Atmosphère générale
A l’entrée du tribunal, la famille de la victime et des activistes de l’Union générale tunisienne des étudiants (UGTE – branche syndicale étudiante proche de la mouvance islamiste) s’étaient présentés avec des affiches, des communiqués et des banderoles.
Ils sont restés durant la première heure du procès. Etaient également présents les membres de la famille de la victime, des représentants de la société civile, des avocats des victimes, ainsi que d’une avocate observatrice de la section régionale des avocats de Sousse.
Aucun accusé n’était en revanche présent, certains n’étant toujours pas formellement identifiés.
Le Président de l’audience a autorisé le public à prendre des photos et enregistrer l’audience, dans un souci de permettre la documentation du processus, alors que la salle n’était pas occupée de matériel audio ou vidéo. Cette autorisation ne s’appliquait toutefois pas au témoignage de l’agent K, sur demande de ce dernier. Les mesures de protection des témoins étaient relativement inefficaces, l’observateur ayant pu identifier le témoin dans l’isoloir, en dépit des précautions prises.
Déroulement de l’audience
L’audience était présidée par trois nouveaux magistrats par rapport à la première audience. Le président a commencé par un rappel des faits, la citation des accusés, des titres d’accusation ainsi que des victimes parties au procès.
Trois témoins ont été appelés à la barre pour être auditionnés. Leur audition s’est révélée très minutieuse, grâce à la pertinence des questions posées par le Président du tribunal, qui prenait note de l’essentiel des témoignages.
Audition du témoin KH :
Il étudiait à la même université que la victime, il fut arrêté et détenu en même temps que cette dernière au district de police de Sousse. KH a décrit les conditions de torture, qui se déroulaient au deuxième étage du district, tandis que les geôles se trouvaient au sous-sol. Le témoin aurait vu des agents emporter le corps d’une personne recouverte d’un drap qui pourrait, selon lui, être celui de la victime.
Audition du témoin K :
Il était agent de police opérationnel au district de Sousse au moment des faits. Il a demandé à bénéficier des mesures de protection des témoins et a ainsi comparu dans un isoloir. K a déclaré avoir entendu ses collègues proposer d’emmener le corps de la victime vers l’hôpital Farhat Hached de Tunis afin d’établir un rapport médical mais il n’était pas en mesure de confirmer si ce transfert avait bien eu lieu. Lors de son témoignage, il a notamment cité le nom de son supérieur hiérarchique, les noms des agents chargés des interrogatoires, le nom du chef de la brigade des renseignements et du chef du district qui étaient en fonction au moment des faits. Le témoin a été limogé de son travail en juin 1991 puis condamné à 6 ans de prison par le tribunal militaire pour appartenance à la mouvance islamiste et atteinte à la sécurité de l’Etat. Il a affirmé avoir lui-même été torturé suite à son arrestation.
Audition du témoin Z :
Il était ami avec la victime et étudiant à Sousse et activiste au sein de la mouvance islamiste, également arrêté au district de police de Sousse et détenu en même temps que la victime. Il a confirmé le témoignage de KH sur l’agencement du district. Se disant également victime de torture, il a cité les noms de plusieurs de ses tortionnaires présumés et de l’officier chargé de ces opérations. Il a confirmé avoir rencontré la victime durant le 4ème jour de son arrestation, qui gisait par terre, inconsciente. Son corps aurait alors été entouré d’un drap et emporté par au moins quatre agents. Il considère qu’il s’agissait de la victime, qu’il avait entendu peu de temps auparavant demander de l’eau de manière répétée. Z a par la suite été convoqué au siège du ministre de l’Intérieur pour répondre à des questions en lien avec la victime.

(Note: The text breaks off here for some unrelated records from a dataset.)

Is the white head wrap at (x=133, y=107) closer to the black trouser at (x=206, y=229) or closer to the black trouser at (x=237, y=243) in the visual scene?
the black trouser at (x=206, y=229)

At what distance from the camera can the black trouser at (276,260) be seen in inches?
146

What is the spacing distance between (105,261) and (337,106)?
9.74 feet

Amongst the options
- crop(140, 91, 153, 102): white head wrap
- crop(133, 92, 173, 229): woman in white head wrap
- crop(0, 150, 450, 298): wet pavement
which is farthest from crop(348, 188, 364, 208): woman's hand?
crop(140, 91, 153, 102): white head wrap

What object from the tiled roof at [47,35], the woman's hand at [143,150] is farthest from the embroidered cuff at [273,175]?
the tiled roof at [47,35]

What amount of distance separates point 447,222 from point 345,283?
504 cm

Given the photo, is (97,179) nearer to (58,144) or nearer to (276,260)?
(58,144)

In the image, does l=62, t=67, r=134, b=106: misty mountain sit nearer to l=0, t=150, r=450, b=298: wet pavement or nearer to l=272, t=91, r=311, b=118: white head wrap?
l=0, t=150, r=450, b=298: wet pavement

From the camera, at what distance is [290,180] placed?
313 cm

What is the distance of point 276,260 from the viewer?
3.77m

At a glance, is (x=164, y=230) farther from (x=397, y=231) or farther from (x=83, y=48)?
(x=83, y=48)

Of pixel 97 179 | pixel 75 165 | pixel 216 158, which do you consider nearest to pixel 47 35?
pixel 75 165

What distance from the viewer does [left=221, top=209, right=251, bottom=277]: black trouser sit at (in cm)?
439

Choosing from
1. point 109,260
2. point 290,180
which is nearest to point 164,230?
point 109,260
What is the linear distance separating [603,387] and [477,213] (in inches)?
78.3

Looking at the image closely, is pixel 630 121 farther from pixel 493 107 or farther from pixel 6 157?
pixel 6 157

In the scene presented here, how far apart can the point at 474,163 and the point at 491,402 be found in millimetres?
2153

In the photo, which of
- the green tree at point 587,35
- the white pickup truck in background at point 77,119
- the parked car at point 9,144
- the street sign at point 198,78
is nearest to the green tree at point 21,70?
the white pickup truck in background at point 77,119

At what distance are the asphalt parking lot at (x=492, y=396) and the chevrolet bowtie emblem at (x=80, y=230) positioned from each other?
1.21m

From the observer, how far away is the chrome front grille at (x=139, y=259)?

A la suite de ces témoignages, le procureur a demandé le report de l’audience pour convoquer à nouveau les accusés, vérifier les véritables identités de deux d’entre eux (les agents A.A et B.H), et émettre à leur encontre une interdiction de quitter le territoire. Les avocats des parties civiles ont soutenu cette requête, demandant en outre que soient mis à disposition de la justice les dossiers judiciaires relatifs à la victime, ainsi qu’au témoin K.
Après avoir levé la séance pour délibération, le président a déclaré recevables les requêtes du ministère public et ordonné que la prochaine audience ait lieu le 18 janvier 2019.